Virtual machines may store their data in virtual devices referred to as virtual storage disks. Virtual storage disks may be implemented as files in the host file system of a virtual machine server. A guest operating system operating within a virtual machine may treat a virtual storage disk as a block storage device, typically creating and using a file system within the virtual storage disk.
Virtual machines are often based on a master virtual machine image (e.g., a golden image) that acts as a template for creating additional virtual machines. In other words, a master virtual machine may be used to create similar or identical virtual machines that include instances of an OS and other applications from the master virtual machine image. A server may include thousands of virtual machines that are derived from a common master virtual machine image. Accordingly, the virtual machines on the server may include significant amounts of duplicate data, and deduplicating data on the server may provide significant storage space savings.
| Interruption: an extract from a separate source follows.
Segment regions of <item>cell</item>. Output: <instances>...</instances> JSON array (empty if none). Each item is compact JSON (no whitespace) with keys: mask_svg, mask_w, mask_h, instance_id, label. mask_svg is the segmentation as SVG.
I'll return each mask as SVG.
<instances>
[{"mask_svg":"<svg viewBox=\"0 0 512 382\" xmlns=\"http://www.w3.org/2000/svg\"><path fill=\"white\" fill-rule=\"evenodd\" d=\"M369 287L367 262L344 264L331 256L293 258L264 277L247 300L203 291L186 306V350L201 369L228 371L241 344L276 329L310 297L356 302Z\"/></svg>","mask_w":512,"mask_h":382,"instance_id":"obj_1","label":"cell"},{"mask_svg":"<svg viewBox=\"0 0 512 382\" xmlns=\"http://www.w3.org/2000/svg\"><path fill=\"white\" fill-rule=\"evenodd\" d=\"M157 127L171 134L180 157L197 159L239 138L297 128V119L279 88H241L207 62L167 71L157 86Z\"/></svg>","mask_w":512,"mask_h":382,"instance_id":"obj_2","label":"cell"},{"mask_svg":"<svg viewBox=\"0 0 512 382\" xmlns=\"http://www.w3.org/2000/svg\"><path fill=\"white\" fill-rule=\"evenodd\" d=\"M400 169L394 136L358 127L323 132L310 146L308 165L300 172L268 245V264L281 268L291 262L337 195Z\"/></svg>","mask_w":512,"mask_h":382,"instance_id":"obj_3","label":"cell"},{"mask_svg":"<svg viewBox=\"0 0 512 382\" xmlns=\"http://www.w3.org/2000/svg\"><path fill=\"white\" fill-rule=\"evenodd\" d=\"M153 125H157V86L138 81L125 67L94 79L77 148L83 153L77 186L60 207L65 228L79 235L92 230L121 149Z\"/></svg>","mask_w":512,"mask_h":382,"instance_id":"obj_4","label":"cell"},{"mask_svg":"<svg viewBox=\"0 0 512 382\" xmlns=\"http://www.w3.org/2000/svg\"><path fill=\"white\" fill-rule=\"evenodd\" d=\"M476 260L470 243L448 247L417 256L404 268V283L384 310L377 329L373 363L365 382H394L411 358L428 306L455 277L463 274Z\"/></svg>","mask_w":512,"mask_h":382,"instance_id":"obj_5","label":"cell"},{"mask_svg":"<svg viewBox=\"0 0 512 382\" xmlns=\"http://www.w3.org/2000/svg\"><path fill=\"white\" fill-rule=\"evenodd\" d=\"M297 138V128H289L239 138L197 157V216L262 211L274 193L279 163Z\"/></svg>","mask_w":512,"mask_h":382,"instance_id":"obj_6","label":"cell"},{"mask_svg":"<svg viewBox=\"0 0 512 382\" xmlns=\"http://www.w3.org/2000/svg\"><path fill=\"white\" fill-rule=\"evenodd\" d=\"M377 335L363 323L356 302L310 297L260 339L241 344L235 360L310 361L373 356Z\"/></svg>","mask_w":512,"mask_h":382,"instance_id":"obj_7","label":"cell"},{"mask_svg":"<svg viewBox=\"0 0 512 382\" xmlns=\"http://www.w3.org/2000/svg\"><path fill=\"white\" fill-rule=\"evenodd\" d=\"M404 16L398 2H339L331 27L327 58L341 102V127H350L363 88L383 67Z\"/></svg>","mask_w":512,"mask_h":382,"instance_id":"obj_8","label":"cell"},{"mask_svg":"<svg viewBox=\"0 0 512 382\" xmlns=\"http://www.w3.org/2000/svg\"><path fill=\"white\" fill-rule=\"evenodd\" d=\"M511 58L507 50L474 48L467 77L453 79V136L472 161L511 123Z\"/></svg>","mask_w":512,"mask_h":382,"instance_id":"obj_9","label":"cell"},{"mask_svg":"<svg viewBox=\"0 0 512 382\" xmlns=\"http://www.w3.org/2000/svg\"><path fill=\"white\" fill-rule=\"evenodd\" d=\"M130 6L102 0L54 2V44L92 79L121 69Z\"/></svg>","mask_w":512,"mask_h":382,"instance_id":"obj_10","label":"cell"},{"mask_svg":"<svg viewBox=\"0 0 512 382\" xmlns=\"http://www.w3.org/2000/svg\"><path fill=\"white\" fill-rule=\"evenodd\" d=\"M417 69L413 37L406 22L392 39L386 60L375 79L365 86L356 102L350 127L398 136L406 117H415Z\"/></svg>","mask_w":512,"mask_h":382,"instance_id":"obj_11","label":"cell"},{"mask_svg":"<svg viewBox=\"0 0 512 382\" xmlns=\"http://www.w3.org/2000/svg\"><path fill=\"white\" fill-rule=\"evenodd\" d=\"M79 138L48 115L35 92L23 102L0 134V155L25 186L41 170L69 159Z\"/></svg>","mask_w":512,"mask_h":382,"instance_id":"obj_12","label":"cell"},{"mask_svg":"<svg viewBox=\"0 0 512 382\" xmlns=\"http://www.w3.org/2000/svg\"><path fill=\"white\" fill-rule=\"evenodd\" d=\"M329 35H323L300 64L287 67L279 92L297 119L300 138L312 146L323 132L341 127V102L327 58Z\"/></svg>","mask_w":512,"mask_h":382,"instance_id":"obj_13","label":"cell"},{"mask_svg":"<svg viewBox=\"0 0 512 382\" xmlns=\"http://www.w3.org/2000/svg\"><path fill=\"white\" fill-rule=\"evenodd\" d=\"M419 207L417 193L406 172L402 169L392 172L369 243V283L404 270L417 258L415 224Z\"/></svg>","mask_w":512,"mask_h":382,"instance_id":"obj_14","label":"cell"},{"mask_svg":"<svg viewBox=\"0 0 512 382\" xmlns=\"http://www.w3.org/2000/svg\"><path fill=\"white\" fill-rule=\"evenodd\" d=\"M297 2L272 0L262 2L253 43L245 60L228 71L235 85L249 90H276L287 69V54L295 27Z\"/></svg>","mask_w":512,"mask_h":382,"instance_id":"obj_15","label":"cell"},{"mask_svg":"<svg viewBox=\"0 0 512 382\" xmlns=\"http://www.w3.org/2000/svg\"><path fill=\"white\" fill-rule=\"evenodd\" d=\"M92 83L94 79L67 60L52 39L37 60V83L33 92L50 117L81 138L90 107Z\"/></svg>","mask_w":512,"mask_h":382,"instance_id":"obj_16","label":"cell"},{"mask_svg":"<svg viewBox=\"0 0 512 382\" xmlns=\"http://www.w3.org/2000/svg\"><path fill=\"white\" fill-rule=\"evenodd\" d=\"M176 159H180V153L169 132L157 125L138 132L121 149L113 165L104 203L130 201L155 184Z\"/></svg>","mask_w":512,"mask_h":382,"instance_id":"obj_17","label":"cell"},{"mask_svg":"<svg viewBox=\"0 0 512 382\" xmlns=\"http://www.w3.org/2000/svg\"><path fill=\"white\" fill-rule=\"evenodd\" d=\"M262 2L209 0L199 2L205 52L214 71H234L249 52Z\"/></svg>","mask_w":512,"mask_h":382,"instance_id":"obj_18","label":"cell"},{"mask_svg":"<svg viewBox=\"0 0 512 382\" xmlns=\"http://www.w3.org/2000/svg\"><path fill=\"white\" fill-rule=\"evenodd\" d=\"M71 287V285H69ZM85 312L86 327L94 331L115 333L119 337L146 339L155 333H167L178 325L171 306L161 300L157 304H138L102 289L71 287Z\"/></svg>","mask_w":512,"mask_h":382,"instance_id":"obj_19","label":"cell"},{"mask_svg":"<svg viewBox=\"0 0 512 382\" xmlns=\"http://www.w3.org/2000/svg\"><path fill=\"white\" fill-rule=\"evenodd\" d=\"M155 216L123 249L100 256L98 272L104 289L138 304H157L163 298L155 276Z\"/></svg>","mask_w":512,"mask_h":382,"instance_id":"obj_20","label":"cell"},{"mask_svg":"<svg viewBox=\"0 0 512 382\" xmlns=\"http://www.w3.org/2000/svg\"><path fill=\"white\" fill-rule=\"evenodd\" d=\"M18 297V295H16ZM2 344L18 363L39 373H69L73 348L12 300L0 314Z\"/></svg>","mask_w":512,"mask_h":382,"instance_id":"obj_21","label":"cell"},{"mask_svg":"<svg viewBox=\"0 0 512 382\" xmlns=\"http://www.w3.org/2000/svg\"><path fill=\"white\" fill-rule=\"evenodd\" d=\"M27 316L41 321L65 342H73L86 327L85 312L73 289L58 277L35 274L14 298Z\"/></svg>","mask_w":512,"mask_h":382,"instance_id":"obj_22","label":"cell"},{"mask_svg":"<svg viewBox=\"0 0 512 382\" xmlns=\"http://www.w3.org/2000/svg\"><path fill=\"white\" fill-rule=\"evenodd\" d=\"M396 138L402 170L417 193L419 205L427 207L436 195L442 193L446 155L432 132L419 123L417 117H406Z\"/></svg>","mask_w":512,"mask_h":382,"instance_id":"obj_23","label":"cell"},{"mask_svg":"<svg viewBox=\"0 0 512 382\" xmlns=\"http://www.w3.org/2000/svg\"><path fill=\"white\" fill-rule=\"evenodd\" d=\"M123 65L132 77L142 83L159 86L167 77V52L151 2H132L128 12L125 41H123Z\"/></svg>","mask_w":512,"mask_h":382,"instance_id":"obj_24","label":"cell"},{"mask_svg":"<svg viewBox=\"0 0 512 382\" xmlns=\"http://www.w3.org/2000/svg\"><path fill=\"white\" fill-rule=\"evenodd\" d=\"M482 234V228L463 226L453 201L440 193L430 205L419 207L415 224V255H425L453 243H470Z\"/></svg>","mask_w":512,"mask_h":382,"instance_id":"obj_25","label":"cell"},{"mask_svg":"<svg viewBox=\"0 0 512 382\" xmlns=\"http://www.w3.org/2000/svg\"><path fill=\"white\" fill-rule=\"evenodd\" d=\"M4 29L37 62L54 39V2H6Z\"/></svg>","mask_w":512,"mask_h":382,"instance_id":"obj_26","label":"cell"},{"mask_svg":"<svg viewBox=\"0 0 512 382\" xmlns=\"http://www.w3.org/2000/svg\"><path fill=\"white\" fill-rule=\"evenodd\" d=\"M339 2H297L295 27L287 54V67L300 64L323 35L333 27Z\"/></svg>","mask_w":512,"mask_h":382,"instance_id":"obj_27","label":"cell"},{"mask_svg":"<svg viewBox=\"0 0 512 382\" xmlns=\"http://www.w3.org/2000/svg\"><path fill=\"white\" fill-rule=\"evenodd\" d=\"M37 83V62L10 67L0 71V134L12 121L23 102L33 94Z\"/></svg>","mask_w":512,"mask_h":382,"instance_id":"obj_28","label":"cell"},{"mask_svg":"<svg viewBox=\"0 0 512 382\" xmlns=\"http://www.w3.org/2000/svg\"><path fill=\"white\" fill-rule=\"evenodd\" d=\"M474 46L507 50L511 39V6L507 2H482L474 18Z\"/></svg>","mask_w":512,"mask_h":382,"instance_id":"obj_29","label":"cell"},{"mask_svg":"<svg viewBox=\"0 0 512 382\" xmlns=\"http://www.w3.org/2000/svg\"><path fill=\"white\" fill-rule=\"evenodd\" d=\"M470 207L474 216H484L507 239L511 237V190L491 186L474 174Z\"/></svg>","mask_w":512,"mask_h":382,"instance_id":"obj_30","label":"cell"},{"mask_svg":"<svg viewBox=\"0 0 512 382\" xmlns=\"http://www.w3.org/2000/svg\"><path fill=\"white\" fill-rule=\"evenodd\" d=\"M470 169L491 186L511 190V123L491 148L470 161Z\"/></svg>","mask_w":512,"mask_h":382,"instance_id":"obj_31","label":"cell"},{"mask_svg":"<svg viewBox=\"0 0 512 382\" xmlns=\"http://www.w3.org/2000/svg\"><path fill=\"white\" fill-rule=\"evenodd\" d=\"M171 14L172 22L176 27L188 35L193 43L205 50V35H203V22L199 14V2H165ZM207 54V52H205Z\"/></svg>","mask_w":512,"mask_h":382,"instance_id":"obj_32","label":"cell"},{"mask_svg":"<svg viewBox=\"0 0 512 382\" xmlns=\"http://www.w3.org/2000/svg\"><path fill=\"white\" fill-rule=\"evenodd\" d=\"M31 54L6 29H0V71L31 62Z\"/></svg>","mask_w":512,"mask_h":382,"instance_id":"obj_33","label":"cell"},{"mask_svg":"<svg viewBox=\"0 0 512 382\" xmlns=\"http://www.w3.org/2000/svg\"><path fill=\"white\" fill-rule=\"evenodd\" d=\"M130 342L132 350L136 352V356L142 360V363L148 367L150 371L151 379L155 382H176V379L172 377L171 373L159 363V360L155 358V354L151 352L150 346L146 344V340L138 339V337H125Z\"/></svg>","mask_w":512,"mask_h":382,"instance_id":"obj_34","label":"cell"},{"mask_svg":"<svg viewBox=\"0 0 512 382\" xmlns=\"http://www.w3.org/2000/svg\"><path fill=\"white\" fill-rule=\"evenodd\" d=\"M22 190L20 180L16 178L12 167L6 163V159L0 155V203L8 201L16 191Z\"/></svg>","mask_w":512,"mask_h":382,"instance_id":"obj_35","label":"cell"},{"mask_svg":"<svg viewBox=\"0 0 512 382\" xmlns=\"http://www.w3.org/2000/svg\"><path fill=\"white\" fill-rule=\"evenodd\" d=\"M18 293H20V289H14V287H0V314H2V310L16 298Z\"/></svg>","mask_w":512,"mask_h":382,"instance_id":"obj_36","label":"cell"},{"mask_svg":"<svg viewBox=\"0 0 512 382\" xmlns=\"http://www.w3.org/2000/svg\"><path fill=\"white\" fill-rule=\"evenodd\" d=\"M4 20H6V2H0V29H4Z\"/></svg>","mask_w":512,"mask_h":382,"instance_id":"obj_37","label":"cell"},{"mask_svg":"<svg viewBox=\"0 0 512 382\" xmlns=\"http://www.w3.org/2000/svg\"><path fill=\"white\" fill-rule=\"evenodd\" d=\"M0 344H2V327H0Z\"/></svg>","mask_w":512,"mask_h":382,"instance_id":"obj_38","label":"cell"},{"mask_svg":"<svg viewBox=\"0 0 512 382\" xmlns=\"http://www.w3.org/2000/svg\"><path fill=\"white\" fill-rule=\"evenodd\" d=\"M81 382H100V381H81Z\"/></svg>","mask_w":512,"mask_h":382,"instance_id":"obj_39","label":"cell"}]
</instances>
As the virtual machines on the server run, they may write data in the virtual storage disks, and data on the virtual storage disks may begin to diverge. Over time, deduplication on the server may be less and less effective, even when virtual storage disks still have many identical blocks of data if those blocks of data are not arranged in the same sequence within a deduplication-sized chunk of data. Furthermore, deduplication is often performed on relatively large data chunks (deduplication may be more efficient when performed on large chunks), which may result in a significant amount of duplicate data that is not deduplicated. What is needed, therefore, is a more efficient mechanism for handling deduplication in the context of multiple virtual storage disks.